• EXCERTO SELECIONADO

Tinha 12 anos quando ocorreu o acidente. Como é que o recorda?

Durante a primeira semana não soubemos de nada. A 1 de maio disseram-nos para fechar as janelas, limpar as frutas e que não passeássemos… Mas não nos explicaram bem que era por causa da radiação e o que se passava. A 9 de maio, quando evacuaram as pessoas de Chernobil vimos passar os autocarros pela nossa aldeia. 

A minha irmã tinha muita radiação. Os médicos estavam preocupados. Passamos todo o verão fora e quando voltámos à aldeia os professores disseram-nos que não podíamos entrar na escola porque estávamos contaminadas. Depois, durante vários anos, vivemos na aldeia com militares. Os meninos brincavam com a areia e nós trabalhávamos e plantávamos de forma muito normal. Acostumamo-nos a tudo isto. Mais tarde começaram as doenças.

• APLICAR A LEITURA
A – Reescreva o trecho do excerto que começa em "Tinha 12 anos" e termina em "pela nossa aldeia.", trocando "janelas" por "portas".
B – Segundo o excerto, em que data foram evacuadas as pessoas de Chernobil?
Baseie-se unicamente no excerto.

• MATERIAL APRESENTADO
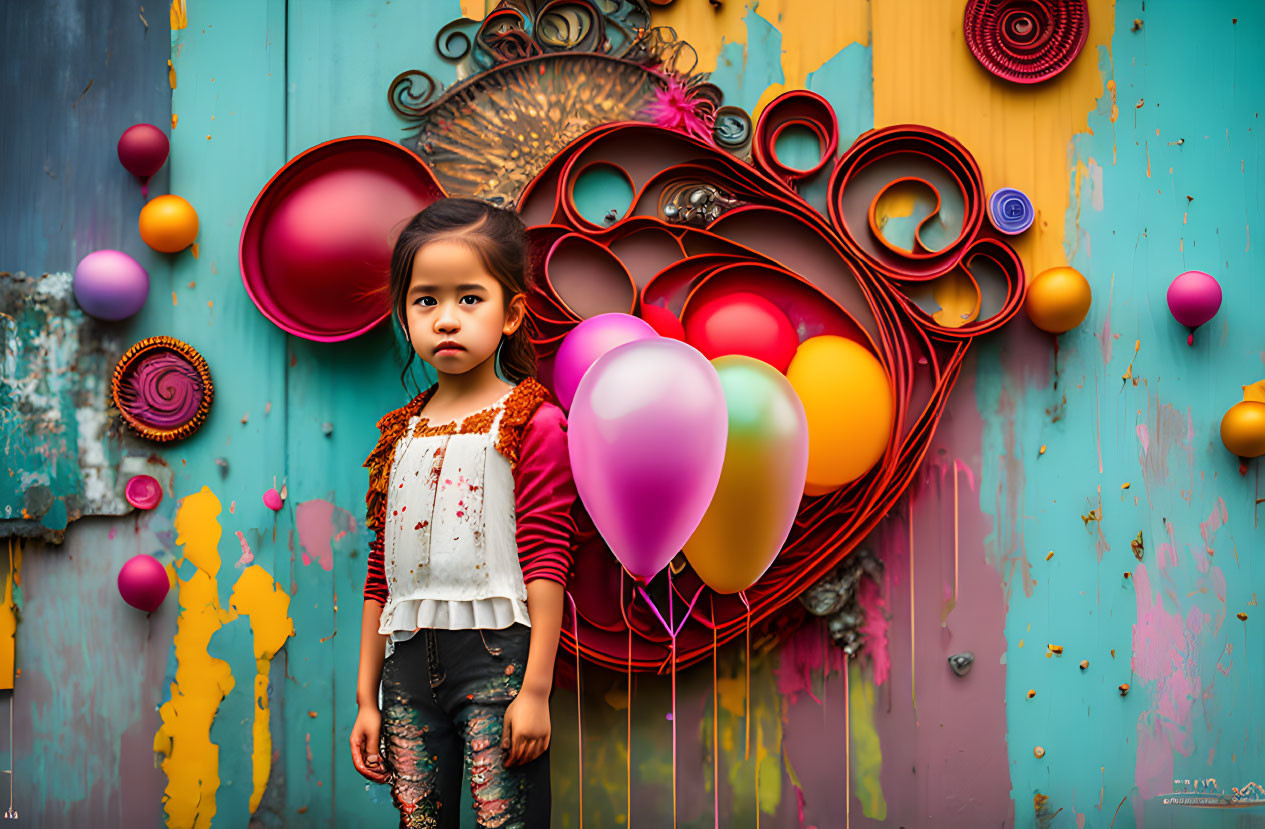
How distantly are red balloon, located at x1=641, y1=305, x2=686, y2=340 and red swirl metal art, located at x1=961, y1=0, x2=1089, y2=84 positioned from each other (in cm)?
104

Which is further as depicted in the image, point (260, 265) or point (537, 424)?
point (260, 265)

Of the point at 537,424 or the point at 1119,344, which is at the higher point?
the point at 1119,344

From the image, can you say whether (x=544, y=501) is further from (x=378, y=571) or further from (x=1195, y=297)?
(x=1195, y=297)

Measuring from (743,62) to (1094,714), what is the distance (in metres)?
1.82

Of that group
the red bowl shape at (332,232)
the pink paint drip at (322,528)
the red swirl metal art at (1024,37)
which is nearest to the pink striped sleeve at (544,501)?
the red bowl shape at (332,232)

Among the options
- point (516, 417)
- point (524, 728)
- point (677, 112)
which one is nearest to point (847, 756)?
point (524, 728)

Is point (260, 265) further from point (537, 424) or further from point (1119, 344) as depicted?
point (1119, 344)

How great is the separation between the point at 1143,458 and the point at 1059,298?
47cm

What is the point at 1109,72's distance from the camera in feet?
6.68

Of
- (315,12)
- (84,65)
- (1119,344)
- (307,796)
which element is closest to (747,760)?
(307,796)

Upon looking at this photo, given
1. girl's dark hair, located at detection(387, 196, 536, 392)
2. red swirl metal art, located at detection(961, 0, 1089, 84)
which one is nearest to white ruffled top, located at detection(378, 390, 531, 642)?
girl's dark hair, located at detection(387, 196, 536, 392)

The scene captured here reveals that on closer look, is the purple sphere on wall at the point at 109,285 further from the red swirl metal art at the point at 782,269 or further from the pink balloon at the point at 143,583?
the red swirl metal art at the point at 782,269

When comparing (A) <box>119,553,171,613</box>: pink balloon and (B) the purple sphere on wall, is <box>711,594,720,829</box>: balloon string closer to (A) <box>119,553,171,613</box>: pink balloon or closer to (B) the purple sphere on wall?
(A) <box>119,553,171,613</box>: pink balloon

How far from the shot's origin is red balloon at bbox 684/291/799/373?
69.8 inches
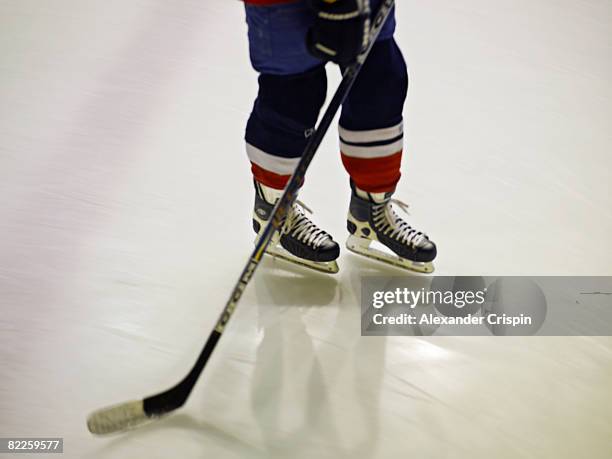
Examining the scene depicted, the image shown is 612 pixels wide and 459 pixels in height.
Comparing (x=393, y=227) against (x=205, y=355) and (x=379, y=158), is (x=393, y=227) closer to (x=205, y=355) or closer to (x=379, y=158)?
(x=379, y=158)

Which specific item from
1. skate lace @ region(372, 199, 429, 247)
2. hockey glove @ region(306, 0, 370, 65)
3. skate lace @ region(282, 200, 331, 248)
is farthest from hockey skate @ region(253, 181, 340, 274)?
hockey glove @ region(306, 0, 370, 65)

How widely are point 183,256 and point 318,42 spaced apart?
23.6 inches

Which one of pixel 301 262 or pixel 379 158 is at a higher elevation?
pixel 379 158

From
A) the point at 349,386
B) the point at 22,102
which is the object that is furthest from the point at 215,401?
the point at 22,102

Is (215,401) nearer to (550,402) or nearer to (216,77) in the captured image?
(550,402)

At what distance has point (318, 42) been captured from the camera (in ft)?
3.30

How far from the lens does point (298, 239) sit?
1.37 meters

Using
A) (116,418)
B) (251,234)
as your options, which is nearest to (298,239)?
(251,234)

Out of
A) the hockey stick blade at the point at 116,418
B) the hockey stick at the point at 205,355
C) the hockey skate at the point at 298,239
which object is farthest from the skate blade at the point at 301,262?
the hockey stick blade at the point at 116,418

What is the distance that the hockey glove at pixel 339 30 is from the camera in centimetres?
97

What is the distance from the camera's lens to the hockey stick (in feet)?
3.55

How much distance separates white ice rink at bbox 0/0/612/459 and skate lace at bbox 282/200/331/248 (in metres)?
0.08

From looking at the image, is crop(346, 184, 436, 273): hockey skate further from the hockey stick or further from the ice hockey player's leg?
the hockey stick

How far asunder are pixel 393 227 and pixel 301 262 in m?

• LISTA DE RESPOSTAS
A –
Tinha 12 anos quando ocorreu o acidente. Como é que o recorda?

Durante a primeira semana não soubemos de nada. A 1 de maio disseram-nos para fechar as portas, limpar as frutas e que não passeássemos… Mas não nos explicaram bem que era por causa da radiação e o que se passava. A 9 de maio, quando evacuaram as pessoas de Chernobil vimos passar os autocarros pela nossa aldeia.

B – A 9 de maio.